Puis le voyage de retour. Pas de soulagement, juste du répit, la pression est moins forte, peut-être. On est bousculé de souvenirs que l’on est totalement incapable d’organiser pour en faire un récit, souvenirs animaux et bruts : des images, des sons, des odeurs, des impressions, des vertiges, des d’émotions. Pas de sens à donner à tout ça, pas de sens. Juste de la souffrance ouatée, avec des pointes violentes parfois, qui nous forcent à respirer plus fort, à regarder plus attentivement tout ce qui défile par la fenêtre du train, pour nous reconnecter à la vie.
Puis la lente digestion de tout ce que l’on a vécu. Impression qu’il va être impossible ou très compliqué de reprendre le cours de son existence. Et certitude pourtant qu’on le fera. Facilement : l’action est antalgique, l’action est amnésiante. Et que cette facilité à se remettre dans la vie après avoir côtoyé le monde de la mort sera à la fois rassurante et inquiétante.

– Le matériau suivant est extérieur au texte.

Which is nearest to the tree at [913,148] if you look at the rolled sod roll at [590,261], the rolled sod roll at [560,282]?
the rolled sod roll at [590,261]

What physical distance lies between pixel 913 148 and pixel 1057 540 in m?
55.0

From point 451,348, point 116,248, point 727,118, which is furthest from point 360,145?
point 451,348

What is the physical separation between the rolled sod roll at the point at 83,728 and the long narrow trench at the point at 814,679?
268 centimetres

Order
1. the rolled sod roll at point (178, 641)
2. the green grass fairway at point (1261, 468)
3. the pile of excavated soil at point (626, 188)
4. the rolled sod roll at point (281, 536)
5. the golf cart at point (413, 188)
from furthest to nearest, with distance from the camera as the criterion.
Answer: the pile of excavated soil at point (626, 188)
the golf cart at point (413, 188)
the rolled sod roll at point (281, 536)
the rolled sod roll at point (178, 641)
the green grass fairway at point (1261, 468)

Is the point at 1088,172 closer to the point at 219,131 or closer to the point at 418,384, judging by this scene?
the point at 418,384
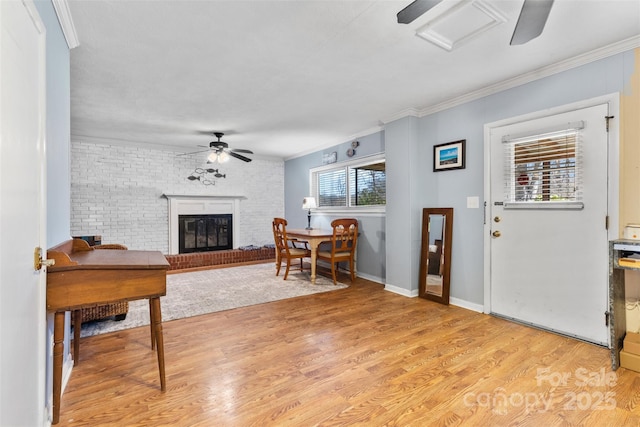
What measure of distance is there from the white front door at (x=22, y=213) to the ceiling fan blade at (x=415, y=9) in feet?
4.85

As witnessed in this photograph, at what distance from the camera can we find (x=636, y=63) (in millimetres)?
2225

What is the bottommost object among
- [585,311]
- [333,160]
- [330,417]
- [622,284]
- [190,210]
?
[330,417]

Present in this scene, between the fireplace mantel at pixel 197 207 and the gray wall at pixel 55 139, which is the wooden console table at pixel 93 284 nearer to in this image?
the gray wall at pixel 55 139

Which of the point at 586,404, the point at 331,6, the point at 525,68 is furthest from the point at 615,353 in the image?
the point at 331,6

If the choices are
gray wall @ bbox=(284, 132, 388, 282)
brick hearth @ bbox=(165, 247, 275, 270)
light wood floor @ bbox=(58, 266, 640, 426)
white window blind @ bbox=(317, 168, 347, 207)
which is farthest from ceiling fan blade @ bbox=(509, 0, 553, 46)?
brick hearth @ bbox=(165, 247, 275, 270)

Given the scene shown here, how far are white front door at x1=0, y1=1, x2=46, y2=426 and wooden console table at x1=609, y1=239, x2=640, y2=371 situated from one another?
3142 millimetres

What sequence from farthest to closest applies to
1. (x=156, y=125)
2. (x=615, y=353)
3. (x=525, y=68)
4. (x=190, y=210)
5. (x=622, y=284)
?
(x=190, y=210) → (x=156, y=125) → (x=525, y=68) → (x=622, y=284) → (x=615, y=353)

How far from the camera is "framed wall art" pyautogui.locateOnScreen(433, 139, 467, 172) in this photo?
3.34 metres

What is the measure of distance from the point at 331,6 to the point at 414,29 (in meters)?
0.62

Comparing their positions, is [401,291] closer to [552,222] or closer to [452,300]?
[452,300]

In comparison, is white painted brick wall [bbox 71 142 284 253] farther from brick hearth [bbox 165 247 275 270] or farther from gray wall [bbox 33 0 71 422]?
gray wall [bbox 33 0 71 422]

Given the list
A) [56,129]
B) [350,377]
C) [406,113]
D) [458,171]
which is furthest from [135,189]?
[458,171]

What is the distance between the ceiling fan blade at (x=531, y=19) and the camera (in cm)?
135

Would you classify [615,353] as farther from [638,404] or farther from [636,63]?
[636,63]
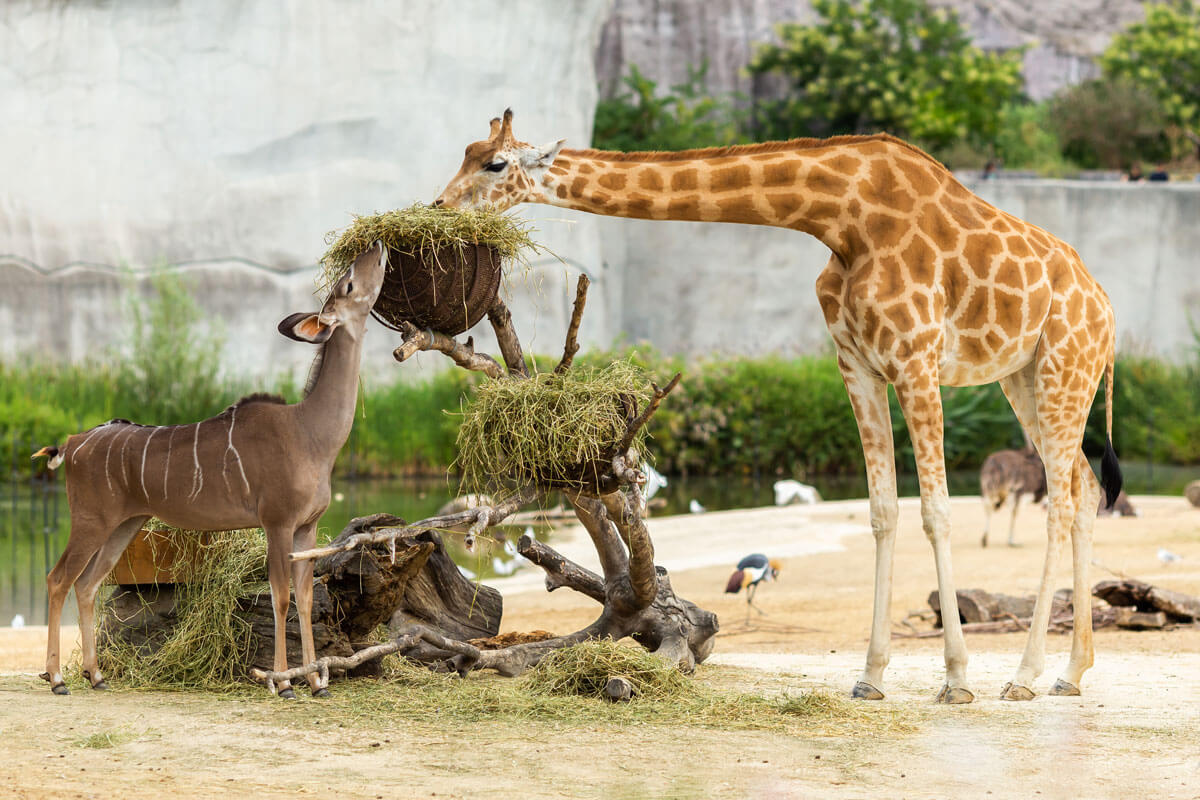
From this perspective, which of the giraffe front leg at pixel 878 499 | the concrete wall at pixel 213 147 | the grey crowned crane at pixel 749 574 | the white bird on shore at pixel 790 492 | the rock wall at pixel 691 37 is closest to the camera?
the giraffe front leg at pixel 878 499

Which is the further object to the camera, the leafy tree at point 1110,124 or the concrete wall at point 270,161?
the leafy tree at point 1110,124

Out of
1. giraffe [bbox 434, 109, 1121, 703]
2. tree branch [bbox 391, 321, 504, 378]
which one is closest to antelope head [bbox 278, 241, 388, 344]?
tree branch [bbox 391, 321, 504, 378]

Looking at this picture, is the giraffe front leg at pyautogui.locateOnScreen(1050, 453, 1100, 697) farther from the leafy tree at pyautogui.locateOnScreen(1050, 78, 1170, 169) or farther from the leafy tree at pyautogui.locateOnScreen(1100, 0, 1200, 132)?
the leafy tree at pyautogui.locateOnScreen(1100, 0, 1200, 132)

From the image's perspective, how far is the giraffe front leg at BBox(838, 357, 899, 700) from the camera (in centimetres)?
648

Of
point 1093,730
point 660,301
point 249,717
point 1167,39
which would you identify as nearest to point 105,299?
point 660,301

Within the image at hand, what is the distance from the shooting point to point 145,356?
20.8 m

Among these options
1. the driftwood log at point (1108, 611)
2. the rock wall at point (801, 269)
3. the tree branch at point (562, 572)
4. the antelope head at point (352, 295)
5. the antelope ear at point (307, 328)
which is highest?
the rock wall at point (801, 269)

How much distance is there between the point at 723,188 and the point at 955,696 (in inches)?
A: 102

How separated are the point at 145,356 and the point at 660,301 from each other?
10157 millimetres

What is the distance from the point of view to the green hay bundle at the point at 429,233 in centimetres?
607

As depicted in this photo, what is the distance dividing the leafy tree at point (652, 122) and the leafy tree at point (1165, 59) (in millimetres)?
10099

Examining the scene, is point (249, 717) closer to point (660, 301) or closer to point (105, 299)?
point (105, 299)

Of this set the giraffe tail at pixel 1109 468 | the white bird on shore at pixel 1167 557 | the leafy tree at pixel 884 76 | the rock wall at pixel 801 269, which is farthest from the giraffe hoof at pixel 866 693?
the leafy tree at pixel 884 76

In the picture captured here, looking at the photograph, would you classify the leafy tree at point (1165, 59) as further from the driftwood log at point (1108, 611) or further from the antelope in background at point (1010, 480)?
the driftwood log at point (1108, 611)
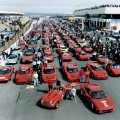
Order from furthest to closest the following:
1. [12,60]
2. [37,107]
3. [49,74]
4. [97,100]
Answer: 1. [12,60]
2. [49,74]
3. [37,107]
4. [97,100]

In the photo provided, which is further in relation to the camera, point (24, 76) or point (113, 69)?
point (113, 69)

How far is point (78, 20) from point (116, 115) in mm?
96125

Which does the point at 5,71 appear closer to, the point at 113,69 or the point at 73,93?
the point at 73,93

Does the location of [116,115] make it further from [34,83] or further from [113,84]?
[34,83]

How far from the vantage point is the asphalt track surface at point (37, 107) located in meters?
16.5

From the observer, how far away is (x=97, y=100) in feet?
57.4

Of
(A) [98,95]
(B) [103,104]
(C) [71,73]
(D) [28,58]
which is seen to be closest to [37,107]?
(A) [98,95]

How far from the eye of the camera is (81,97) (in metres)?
19.9

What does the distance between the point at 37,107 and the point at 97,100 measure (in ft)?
14.0

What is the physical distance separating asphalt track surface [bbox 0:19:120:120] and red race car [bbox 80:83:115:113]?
1.21 feet

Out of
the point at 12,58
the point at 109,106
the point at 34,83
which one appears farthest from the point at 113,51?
the point at 109,106

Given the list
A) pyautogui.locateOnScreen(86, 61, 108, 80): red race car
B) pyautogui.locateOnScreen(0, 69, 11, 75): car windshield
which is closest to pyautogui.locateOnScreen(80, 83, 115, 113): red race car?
pyautogui.locateOnScreen(86, 61, 108, 80): red race car

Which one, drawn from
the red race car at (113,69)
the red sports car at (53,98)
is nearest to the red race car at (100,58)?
the red race car at (113,69)

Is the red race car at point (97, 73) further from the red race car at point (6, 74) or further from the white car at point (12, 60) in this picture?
the white car at point (12, 60)
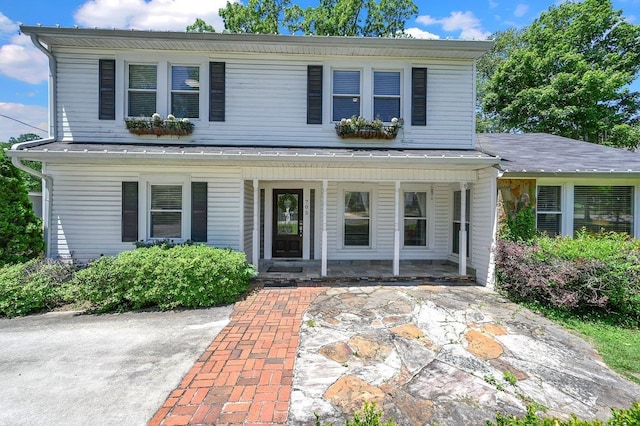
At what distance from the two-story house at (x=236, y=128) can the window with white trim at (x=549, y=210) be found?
1103 millimetres

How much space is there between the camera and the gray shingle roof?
631 cm

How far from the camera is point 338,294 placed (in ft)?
20.4

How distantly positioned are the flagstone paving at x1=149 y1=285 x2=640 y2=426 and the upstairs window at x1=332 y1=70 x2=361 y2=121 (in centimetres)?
471

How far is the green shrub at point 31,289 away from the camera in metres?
5.18

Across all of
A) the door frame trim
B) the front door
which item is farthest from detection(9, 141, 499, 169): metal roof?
the front door

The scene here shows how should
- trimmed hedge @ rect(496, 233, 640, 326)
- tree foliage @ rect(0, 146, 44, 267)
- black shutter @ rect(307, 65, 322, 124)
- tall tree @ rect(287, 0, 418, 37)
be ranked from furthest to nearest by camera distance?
tall tree @ rect(287, 0, 418, 37) < black shutter @ rect(307, 65, 322, 124) < tree foliage @ rect(0, 146, 44, 267) < trimmed hedge @ rect(496, 233, 640, 326)

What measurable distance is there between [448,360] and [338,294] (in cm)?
273

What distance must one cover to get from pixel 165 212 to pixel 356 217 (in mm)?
4880

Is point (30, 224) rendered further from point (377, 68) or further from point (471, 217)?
point (471, 217)

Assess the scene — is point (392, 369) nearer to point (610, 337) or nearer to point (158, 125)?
point (610, 337)

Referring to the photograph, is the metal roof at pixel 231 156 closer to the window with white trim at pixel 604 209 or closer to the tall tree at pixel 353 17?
the window with white trim at pixel 604 209

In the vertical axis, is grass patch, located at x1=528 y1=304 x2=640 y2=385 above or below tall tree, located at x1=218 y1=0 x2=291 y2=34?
below

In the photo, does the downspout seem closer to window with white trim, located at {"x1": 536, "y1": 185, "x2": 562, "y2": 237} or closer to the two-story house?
the two-story house

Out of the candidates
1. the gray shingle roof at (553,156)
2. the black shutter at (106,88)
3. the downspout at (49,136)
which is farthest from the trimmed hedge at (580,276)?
the downspout at (49,136)
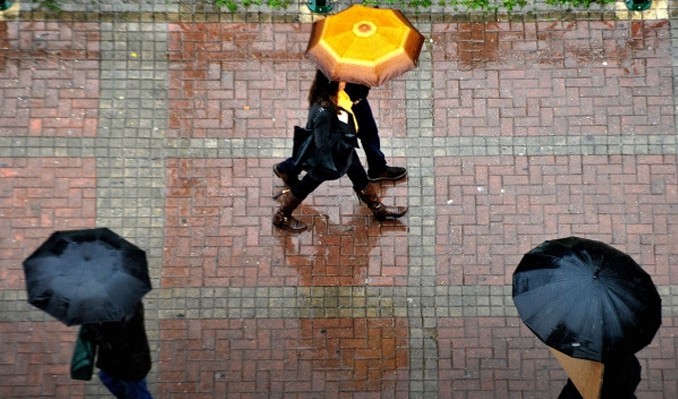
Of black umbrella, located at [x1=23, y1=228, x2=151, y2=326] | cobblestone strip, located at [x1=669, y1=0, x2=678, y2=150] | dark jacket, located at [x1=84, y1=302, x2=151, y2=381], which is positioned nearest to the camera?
black umbrella, located at [x1=23, y1=228, x2=151, y2=326]

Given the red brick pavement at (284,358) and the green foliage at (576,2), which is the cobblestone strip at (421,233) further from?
the green foliage at (576,2)

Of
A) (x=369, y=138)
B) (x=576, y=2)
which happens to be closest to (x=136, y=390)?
(x=369, y=138)

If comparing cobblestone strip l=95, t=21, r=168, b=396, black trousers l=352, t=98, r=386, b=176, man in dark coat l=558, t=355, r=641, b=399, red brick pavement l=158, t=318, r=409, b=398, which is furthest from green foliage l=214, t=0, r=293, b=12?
man in dark coat l=558, t=355, r=641, b=399

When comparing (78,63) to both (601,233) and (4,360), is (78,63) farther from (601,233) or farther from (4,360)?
(601,233)

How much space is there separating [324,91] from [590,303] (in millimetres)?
2648

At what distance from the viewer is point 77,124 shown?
8.88m

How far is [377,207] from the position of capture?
27.2 ft

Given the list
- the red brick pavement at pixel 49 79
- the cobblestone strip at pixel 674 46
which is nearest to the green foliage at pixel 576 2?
the cobblestone strip at pixel 674 46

Et puis un éclat qui éclaire tout. Comme ce passage d’un livre de Christian Bobin, le poète médecin des âmes, dans ce qui me semble être son chef d’œuvre (merci Catherine), Prisonnier au berceau :
« Je compris aussi très vite que l’aide véritable ne ressemble jamais à ce que nous imaginons. Ici nous recevons une gifle, là on nous tend une branche de lilas, et c’est toujours le même ange qui distribue ses faveurs. La vie est lumineuse d’être incompréhensible. »
Et c’est la brèche où rentre le soleil…
Illustration : Un ange au violon, par Francesco Botticini ; celui qui nous envoie des gifles et du lilas ?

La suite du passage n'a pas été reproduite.